Hemophagocytic lymphohistiocytosis (HLH) is a hyperinflammatory syndrome that develops as a primary (familial/hereditary) or secondary (non-familial/hereditary) disease characterized in the majority of the cases by hereditary or acquired impaired cytotoxic T-cell (CTL) and natural killer responses. The molecular mechanisms underlying impaired immune homeostasis have been clarified, particularly for primary diseases. Familial HLH (familial hemophagocytic lymphohistiocytosis type 2-5, Chediak-Higashi syndrome, Griscelli syndrome type 2, Hermansky-Pudlak syndrome type 2) develops due to a defect in lytic granule exocytosis, impairment of (signaling lymphocytic activation molecule)-associated protein, which plays a key role in CTL activity [e.g., X-linked lymphoproliferative syndrome (XLP) 1], or impairment of X-linked inhibitor of apoptosis, a potent regulator of lymphocyte homeostasis (e.g., XLP2). The development of primary HLH is often triggered by infections, but not in all. Secondary HLH develops in association with infection, autoimmune diseases/rheumatological conditions and malignancy. The molecular mechanisms involved in secondary HLH cases remain unknown and the pathophysiology is not the same as primary HLH. For either primary or secondary HLH cases, immunosuppressive therapy should be given to control the hypercytokinemia with steroids, cyclosporine A, or intravenous immune globulin, and if primary HLH is diagnosed, immunochemotherapy with a regimen containing etoposide or anti-thymocyte globulin should be started. Thereafter, allogeneic hematopoietic stem-cell transplantation is recommended for primary HLH or secondary refractory disease (especially EBV-HLH).

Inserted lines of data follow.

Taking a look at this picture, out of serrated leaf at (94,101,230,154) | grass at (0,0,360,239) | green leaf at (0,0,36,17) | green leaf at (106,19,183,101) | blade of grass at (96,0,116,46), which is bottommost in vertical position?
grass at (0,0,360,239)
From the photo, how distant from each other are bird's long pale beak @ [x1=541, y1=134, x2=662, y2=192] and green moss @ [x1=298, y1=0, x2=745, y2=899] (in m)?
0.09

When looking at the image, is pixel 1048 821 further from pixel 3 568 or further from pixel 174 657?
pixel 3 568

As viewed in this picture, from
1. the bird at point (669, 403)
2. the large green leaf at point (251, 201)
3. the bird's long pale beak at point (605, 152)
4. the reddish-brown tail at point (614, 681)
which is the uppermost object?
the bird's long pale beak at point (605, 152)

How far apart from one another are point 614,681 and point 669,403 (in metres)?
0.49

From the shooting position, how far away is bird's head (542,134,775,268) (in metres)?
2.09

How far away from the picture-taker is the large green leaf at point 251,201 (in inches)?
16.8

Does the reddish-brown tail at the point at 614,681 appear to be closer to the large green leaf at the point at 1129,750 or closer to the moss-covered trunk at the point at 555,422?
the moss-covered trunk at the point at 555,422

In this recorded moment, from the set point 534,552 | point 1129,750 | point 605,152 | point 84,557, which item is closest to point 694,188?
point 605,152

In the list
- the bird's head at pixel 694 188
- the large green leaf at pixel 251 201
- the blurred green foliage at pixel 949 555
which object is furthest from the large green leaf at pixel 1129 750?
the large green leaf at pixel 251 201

Keywords: Alemtuzumab; Anti-thymocyte globulin; Cyclosporine A; Epstein-Barr virus; Etoposide; Hematopoietic stem-cell transplantation; Hemophagocytic lymphohistiocytosis; Hereditary diseases; Immunochemotherapy; Intravenous immunoglobulin; Molecular diagnosis; Rituximab; Steroids

Core tip: This review discusses the diagnostic criteria for hemophagocytic lymphohistiocytosis (HLH), the algorithms used to identify the underlying immune defects at the molecular level, and the optimal therapeutic approaches. For any HLH cases, a screening for primary HLH should be made following the diagnostic algorithm. During the process, immunosuppressive therapy should be started to control the hypercytokinemia with steroids, cyclosporine A, or intravenous immune globulin, and if primary HLH is confirmed, immunochemotherapy with a regimen containing etoposide or anti-thymocyte globulin should be given. Supportive measures to control hemorrhage/organ dysfunction are also required. In cases of primary HLH or secondary/refractory HLH, timely allogeneic hematopoietic stem cell transplantation is recommended.